FINRA’s disciplinary proceeding was triggered by the ex parte TRO.  After a two-year investigation, in December 2018, the NYAG commenced an action under Article 23-A of New York’s General Business Law, known as the Martin Act, against Allen and certain others.  The NYAG applied on an ex parte basis for preliminary injunctive relief against Allen, NYPPEX Holdings, and others under Section 354 of New York’s General Business Law.  The NYAG stated that a preliminary injunction was warranted because of the allegations of fraud and fraudulent practices by Allen and his refusal to produce documents or appear for testimony.  In December 2018, the Supreme Court of the State of New York granted the NYAG the relief it sought and issued the TRO without hearing from Allen or NYPPEX.  Allan was served with the Order in January 2019 and Schunk learned about it that month as well.
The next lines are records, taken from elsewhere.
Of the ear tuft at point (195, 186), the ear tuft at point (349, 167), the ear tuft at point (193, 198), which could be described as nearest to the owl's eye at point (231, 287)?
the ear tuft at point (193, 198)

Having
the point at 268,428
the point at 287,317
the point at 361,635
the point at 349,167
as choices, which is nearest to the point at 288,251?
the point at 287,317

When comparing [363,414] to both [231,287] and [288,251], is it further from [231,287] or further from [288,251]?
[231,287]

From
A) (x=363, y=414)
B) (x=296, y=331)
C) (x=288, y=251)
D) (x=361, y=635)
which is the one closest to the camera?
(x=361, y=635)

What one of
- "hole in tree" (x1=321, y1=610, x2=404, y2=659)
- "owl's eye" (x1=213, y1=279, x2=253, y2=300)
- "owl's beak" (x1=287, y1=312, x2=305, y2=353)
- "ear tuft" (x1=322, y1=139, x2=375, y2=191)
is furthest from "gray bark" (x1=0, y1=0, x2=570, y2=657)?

On December 4, 2019, the NYAG filed a complaint in the New York Supreme Court against NYPPEX, Allen and others (Index No. 452378/2019).  In February 2020, the New York Supreme Court concluded a five-day hearing and issued a preliminary injunction prohibiting Allen and NYPPEX from, among other things, violating the Martin Act and from “facilitating, allowing or participating in the purchase, sale or transfer of any limited partnership interest in [the fund].”  At this point in time, NYPPEX filed an MC-400 Application seeking permission for NYPPEX to remain associated with a disqualified person, Allen.  FINRA Enforcement, however, argued that Allen became statutorily disqualified when the TRO was issued in 2018, more than a year before NYPPEX filed the MC-400 Application.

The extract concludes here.